Description of the task: List all lines of the data containing the word "Connochaetes".

Data for analysis:

----------

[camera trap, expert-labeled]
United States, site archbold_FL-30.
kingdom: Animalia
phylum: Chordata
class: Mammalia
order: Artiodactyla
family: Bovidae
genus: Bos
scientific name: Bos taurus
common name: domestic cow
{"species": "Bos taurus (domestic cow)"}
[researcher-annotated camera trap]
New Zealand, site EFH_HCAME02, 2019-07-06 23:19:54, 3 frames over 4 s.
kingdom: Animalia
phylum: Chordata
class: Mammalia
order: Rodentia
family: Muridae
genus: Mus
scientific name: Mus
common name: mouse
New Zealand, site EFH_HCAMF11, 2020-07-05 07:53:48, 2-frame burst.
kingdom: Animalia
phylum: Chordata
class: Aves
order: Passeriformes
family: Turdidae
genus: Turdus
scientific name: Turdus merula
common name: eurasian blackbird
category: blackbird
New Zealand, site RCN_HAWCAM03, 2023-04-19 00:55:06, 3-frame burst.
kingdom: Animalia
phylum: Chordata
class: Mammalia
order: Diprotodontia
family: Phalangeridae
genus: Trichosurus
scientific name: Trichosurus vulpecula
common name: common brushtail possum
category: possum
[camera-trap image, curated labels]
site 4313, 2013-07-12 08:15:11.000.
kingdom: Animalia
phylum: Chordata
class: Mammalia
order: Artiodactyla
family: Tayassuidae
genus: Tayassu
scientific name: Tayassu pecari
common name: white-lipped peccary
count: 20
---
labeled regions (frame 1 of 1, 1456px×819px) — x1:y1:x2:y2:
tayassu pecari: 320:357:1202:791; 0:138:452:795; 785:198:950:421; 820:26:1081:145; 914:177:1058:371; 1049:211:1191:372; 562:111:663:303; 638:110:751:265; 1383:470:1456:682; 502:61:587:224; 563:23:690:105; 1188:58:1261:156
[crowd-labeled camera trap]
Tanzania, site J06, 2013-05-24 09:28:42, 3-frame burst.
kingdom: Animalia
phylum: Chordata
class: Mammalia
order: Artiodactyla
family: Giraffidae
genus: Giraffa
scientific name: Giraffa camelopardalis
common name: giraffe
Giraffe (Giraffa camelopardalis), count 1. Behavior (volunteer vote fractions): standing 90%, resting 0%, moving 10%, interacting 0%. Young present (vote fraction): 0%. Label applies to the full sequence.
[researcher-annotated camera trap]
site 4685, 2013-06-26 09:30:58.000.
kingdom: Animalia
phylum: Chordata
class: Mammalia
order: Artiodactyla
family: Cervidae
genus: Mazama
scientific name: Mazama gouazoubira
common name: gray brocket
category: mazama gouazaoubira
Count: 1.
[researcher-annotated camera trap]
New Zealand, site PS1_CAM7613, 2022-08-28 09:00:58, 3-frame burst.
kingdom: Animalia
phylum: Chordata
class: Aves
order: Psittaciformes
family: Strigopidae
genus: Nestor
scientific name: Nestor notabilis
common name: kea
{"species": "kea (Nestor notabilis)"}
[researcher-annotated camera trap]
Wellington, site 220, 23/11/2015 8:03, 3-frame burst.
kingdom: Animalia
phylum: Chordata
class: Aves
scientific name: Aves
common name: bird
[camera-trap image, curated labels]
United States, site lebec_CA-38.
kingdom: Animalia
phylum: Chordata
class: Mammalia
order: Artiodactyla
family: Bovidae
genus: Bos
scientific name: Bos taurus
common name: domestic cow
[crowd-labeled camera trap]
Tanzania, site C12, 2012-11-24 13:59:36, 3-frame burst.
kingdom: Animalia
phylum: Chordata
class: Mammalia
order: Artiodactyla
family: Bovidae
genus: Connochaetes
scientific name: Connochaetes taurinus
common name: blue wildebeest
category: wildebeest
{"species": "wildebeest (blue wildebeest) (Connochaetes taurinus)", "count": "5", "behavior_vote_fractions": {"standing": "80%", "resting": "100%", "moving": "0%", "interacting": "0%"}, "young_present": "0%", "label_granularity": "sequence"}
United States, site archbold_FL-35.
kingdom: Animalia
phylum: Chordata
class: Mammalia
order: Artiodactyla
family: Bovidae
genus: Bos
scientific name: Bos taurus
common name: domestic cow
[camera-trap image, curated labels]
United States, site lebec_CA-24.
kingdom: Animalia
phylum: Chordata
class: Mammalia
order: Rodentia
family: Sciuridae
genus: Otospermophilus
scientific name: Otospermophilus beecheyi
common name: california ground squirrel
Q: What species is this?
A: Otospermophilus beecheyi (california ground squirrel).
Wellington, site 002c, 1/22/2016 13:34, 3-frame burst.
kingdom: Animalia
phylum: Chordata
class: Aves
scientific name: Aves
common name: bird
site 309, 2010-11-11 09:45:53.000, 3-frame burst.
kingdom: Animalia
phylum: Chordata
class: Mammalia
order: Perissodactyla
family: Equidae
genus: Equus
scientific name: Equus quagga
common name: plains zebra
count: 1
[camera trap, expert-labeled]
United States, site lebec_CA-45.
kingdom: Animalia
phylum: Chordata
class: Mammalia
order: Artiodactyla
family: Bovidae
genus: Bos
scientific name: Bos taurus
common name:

----------

Result below:
genus: Connochaetes
scientific name: Connochaetes taurinus
{"species": "wildebeest (blue wildebeest) (Connochaetes taurinus)", "count": "5", "behavior_vote_fractions": {"standing": "80%", "resting": "100%", "moving": "0%", "interacting": "0%"}, "young_present": "0%", "label_granularity": "sequence"}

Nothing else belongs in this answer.